Nevertheless, China’s economy still grew 9 percent year-on-year in the third quarter. In October, investment was up 24.4 percent, consumption 18 percent and net imports 29.8 percent. With figures like these, one might think that China’s economy has not been affected by the global financial crisis at all.
However, many leading indicators suggest that an economic winter may be approaching. Since the start of this year, China’s real estate market has slid downward for 11 months in a row, taking it back to the low point it reached during the Asian financial crisis of 1997 to 1998. Real estate prices have dropped for three consecutive months — the biggest fall ever. The Shanghai stock exchange has dived from a high point of 5,955 points in October last year to 1,871 points at the end of last month — a loss of 15 trillion yuan. China’s plunging property market and the international financial crisis have brought consumer confidence down to 92 points, 5 points down compared with one year ago, and a three-year low.
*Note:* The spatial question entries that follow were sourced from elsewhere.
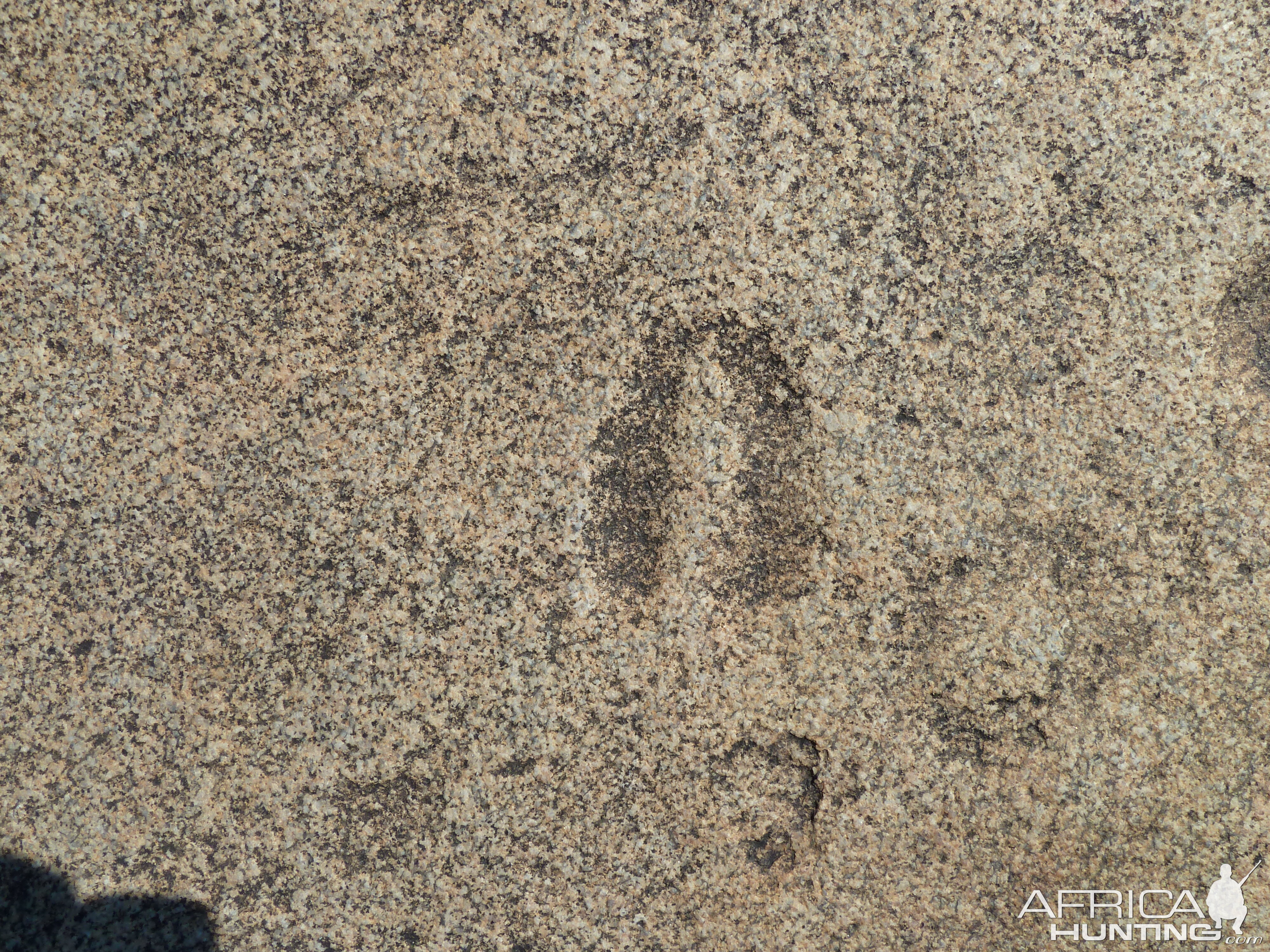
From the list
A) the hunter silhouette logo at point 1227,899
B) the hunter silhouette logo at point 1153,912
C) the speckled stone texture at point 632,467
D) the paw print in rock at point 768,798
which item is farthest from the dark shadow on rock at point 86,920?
the hunter silhouette logo at point 1227,899

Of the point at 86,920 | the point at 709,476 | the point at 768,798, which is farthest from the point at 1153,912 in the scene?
the point at 86,920

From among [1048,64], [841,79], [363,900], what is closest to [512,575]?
[363,900]

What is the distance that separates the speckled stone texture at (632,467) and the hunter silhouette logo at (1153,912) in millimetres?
25

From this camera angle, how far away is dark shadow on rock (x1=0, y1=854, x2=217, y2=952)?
0.99 meters

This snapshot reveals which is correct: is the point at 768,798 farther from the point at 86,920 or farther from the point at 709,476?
the point at 86,920

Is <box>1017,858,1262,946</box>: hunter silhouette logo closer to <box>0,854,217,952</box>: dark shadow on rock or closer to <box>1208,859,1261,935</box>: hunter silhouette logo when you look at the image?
<box>1208,859,1261,935</box>: hunter silhouette logo

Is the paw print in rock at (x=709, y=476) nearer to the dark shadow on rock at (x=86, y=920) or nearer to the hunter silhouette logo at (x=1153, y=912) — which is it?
the hunter silhouette logo at (x=1153, y=912)

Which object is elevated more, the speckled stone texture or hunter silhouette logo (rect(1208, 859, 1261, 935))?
the speckled stone texture

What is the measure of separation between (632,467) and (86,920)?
939mm

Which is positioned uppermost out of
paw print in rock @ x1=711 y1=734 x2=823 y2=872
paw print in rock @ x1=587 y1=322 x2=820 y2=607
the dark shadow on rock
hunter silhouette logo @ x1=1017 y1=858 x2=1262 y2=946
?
paw print in rock @ x1=587 y1=322 x2=820 y2=607

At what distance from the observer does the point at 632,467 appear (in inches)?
39.0

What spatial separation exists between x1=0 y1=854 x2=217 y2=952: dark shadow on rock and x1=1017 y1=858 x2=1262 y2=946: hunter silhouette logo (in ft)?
3.60

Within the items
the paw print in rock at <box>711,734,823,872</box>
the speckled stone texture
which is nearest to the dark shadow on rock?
the speckled stone texture

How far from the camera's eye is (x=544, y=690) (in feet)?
3.26
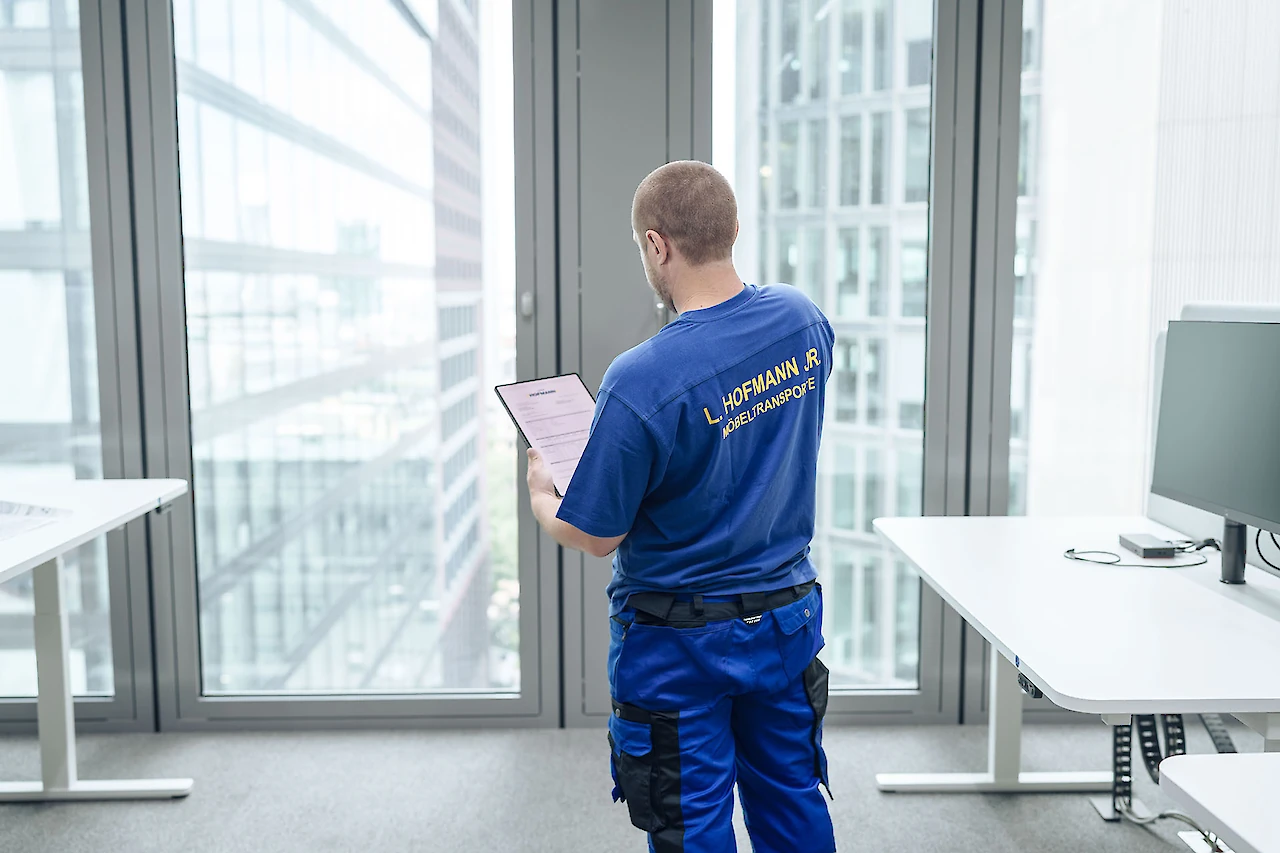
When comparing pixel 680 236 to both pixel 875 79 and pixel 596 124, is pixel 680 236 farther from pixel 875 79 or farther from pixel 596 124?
pixel 875 79

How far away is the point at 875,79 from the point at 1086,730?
1.89 meters

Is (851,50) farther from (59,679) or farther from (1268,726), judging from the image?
(59,679)

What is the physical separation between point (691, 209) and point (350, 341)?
5.17 ft

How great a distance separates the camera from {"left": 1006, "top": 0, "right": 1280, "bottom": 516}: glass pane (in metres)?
2.69

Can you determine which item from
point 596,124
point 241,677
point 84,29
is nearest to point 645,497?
point 596,124

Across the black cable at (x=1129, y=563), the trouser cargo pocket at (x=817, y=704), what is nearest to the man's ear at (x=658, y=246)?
the trouser cargo pocket at (x=817, y=704)

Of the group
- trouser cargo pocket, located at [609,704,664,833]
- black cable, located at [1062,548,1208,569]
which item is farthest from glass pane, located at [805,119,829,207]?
trouser cargo pocket, located at [609,704,664,833]

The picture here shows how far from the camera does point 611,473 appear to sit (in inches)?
55.6

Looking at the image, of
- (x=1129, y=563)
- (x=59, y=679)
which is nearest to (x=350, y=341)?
(x=59, y=679)

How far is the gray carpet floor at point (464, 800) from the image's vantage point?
223 centimetres

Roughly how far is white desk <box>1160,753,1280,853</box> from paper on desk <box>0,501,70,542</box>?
2018mm

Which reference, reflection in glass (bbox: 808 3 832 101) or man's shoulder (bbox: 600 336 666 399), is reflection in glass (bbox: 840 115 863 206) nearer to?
reflection in glass (bbox: 808 3 832 101)

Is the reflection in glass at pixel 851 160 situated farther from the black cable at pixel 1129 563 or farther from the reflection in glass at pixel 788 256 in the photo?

There is more. Last month, China’s manufacturing purchasing managers’ index (PMI) was just 38.8 points, 27 points down from the same month last year, 5.8 points down from October and the lowest level on record. The new orders index, which includes both export and domestic orders, dropped 9.6 percent in October and a further 9.4 percent last month, down to 32.3 points, which is 42.7 percentage points down from last November and a historic low.
Notably, new export orders last month fell 12.4 points compared with October, down to 29 points, which is 45.9 percentage points down from last November and, again, a historic low.
In fact, economic data for October already showed signs that China’s economy was heading for a frosty period.
For example, the country’s industrial output growth rate fell four months in a row, halved from 16 percent in June to 8 percent in October — the lowest in seven years. The Nomura Research Institute estimates that it may be halved again for last month to 4 percent, which would be the lowest since 1990. At the same time, power generation has seen 4 percent negative growth from October last year, the first negative figure since May 1998. Fiscal revenue also saw negative growth for the first time since 1996.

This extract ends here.